# Rafale passenger accidentally ejects!



## The Basket (Apr 9, 2020)

This story is mind boggling.

Read and weep!

Report Released on French Rafale Passenger’s Accidental Ejection Reveals Both Human And Technical Failures

Reactions: Like Like:
2 | Like List reactions


----------



## rochie (Apr 9, 2020)

The Basket said:


> This story is mind boggling.
> 
> Read and weep!
> 
> Report Released on French Rafale Passenger’s Accidental Ejection Reveals Both Human And Technical Failures


Unbelievable


----------



## The Basket (Apr 9, 2020)

This actually happened! Really happened!

Shows what goes on and I doubt this is a French thing either 😳

Reactions: Agree Agree:
1 | Like List reactions


----------



## DerAdlerIstGelandet (Apr 9, 2020)

Insane...


----------



## fubar57 (Apr 9, 2020)

Jaysus.....


----------



## Peter Gunn (Apr 9, 2020)

Wow...

Just a guess mind you, but I'll wager at least one (passenger) of these fellows may have soiled themselves.


----------



## Dana Bell (Apr 9, 2020)

Why does the Rafale not give the pilot total control over the ejection option? I'm not pilot, but I've had several bucket rides over the years. The briefings for everything I've every ridden in noted that the pilot could select an option that allowed the back seat to eject independently or eject both crew members. (If the pilot chose to eject, the back seat always first ejected automatically.) So why would the Rafale pilot not have the option to set the after seat for independent ejection?

Cheers,



Dana


----------



## Crimea_River (Apr 9, 2020)

Maybe he did have the option but it was yet another failure in the chain of events. A crazy example of a cavalier attitude to safety that could have turned out much worse.


----------



## DerAdlerIstGelandet (Apr 9, 2020)

Dana Bell said:


> Why does the Rafale not give the pilot total control over the ejection option? I'm not pilot, but I've had several bucket rides over the years. The briefings for everything I've every ridden in noted that the pilot could select an option that allowed the back seat to eject independently or eject both crew members. (If the pilot chose to eject, the back seat always first ejected automatically.) So why would the Rafale pilot not have the option to set the after seat for independent ejection?
> 
> Cheers,
> 
> ...



Maybe they do not have that option in this particular aircraft?

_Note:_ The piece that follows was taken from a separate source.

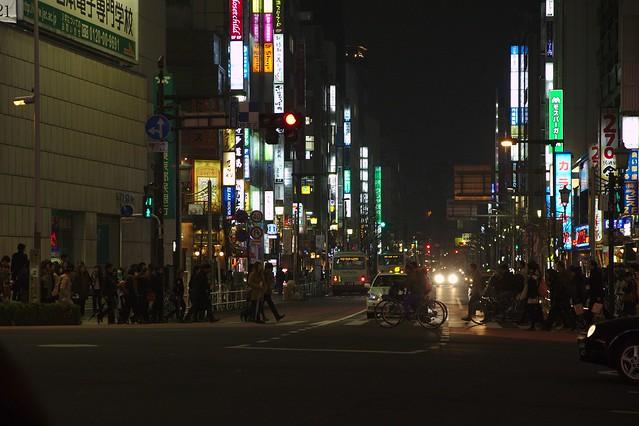 0492 - Shinjuku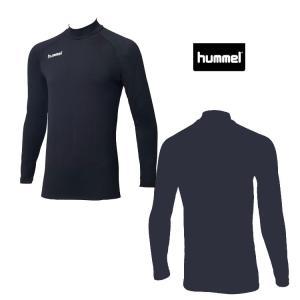 【インナーウエア】HUMMEL(ヒュンメル)  あったかインナーシャツ HAP5143【350】|bluepeter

Also maybe it is a protocol? What if the pilot becomes incapacitated, and then the passenger is stuck in the aircraft. Using that scenario, where the pilot is the only one who can start an ejection sequence that would be a possibility.


----------



## vikingBerserker (Apr 9, 2020)

Holy fricken gees......................


----------



## Dana Bell (Apr 9, 2020)

DerAdlerIstGelandet said:


> Maybe they do not have that option in this particular aircraft?
> 
> Also maybe it is a protocol? What if the pilot becomes incapacitated, and then the passenger is stuck in the aircraft. Using that scenario, where the pilot is the only one who can start an ejection sequence that would be a possibility.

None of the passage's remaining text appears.